A bungee jumper of mass 60 kg jumps from a bridge tied to an elastic rope which becomes taut after he falls 10 m. Consider the jumper when he has fallen another 10 m and is travelling at 15 m/s.
Work out how much energy is stored in the rope. Take g=10 m/s^2 and ignore air resistance.
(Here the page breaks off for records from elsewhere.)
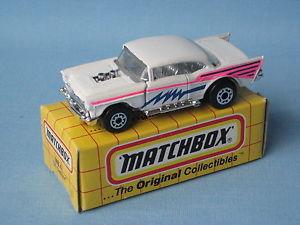 【送料無料】模型車 モデルカー スポーツカー マッチシボレーホワイトボディmatchbox 1957 chevy white body toy car boxed 75mm long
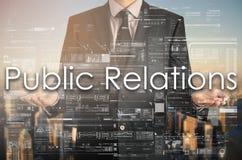 Ο επιχειρηματίας παρουσιάζει το κείμενο: Δημόσιες σχέσεις Στοκ Φωτογραφίες
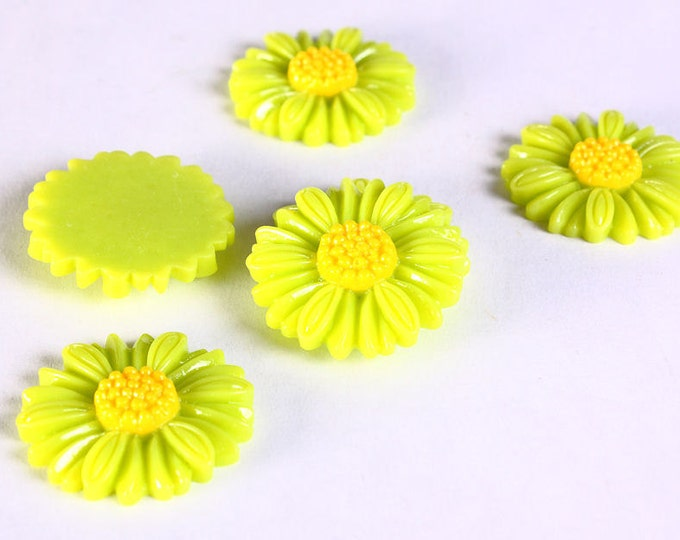 Sale Clearance 20% OFF - 6pc 27mm lucite rose resin flower cab cabochon daisy lime green yellow 6 (639)
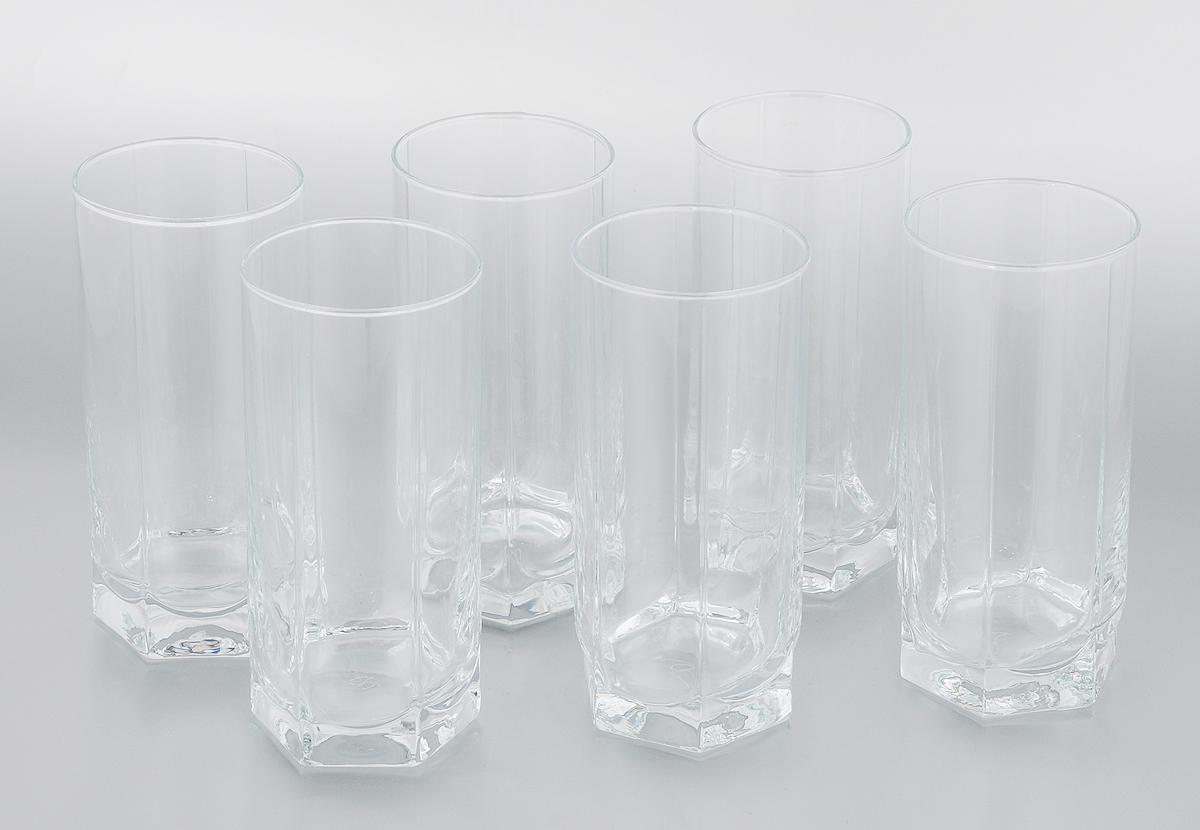 Набор стаканов Pasabahce Tango, 440 мл, 6 шт42949/Набор Pasabahce Tango состоит из шести стаканов, выполненных из прочного натрий-кальций-силикатного стекла, которое выдерживает максимальную температуру до + 70° С. Стаканы, оснащенные рельефной многогранной поверхностью и утолщенным дном. Можно мыть в посудомоечной машине и использовать в микроволновой печи. Высота стакана: 15,5 см. Диаметр стакана (по верхнему краю): 6,5 см.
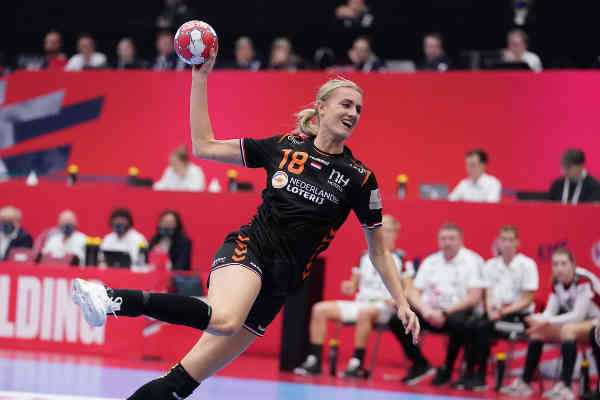 Handball EM 2020 Frauen - Kelly Dulfer - Niederlande vs. Ungarn - Copyright: Henk Seppen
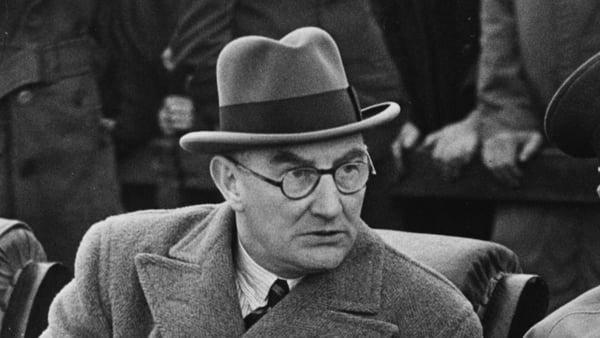 Oscar Traynor in 1953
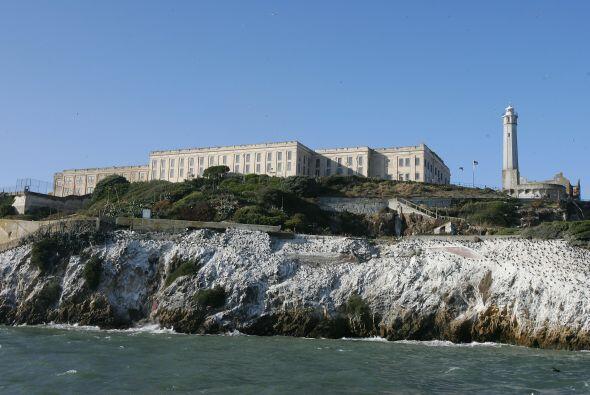 En la isla se encuentra la ya abandonada prisión, el faro más antiguo en...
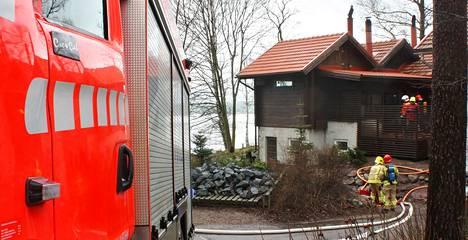 Pelastuslaitos saapui sammuttamaan saunan rakenteissa kyteneen palon.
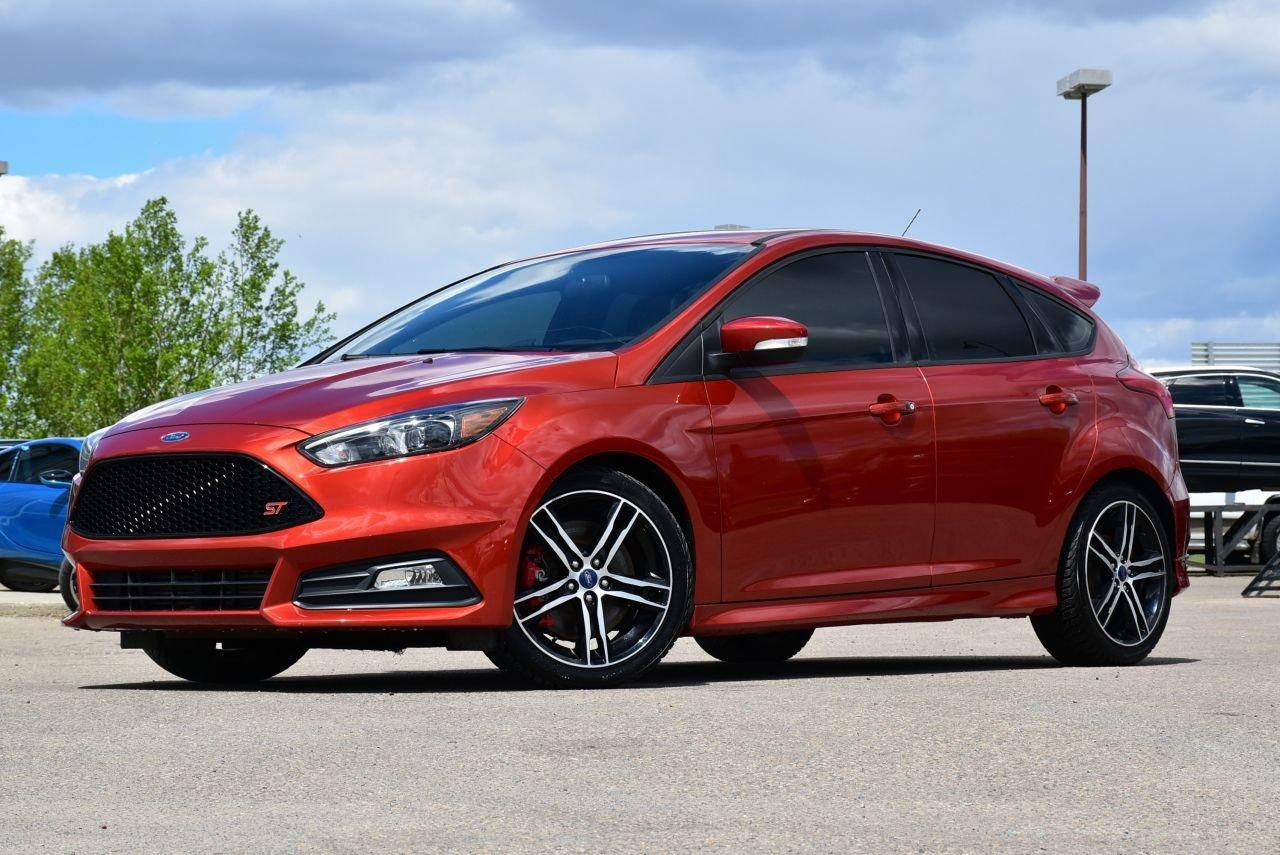 2018 ford focus st hatchback loaded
I need an answer, but I also need to know how to solve it. Thanks in advance.
Answered by bobpursley
energy stored: mgh=60g*20
Answered by anon
It's from a textbook, the answer I'm supposed to get is 5250 Joules..
Answered by drwls
60*g*20 = 12,000 J or gravitational energy will have been converted to spring and kinetic energy at that point. The kinetic part is (1/2)MV^2 = 6750 J (if you insist on using g = 10 m/s^2).

The remaining energy that must be stored in the spring is 12,000 - 6750 J.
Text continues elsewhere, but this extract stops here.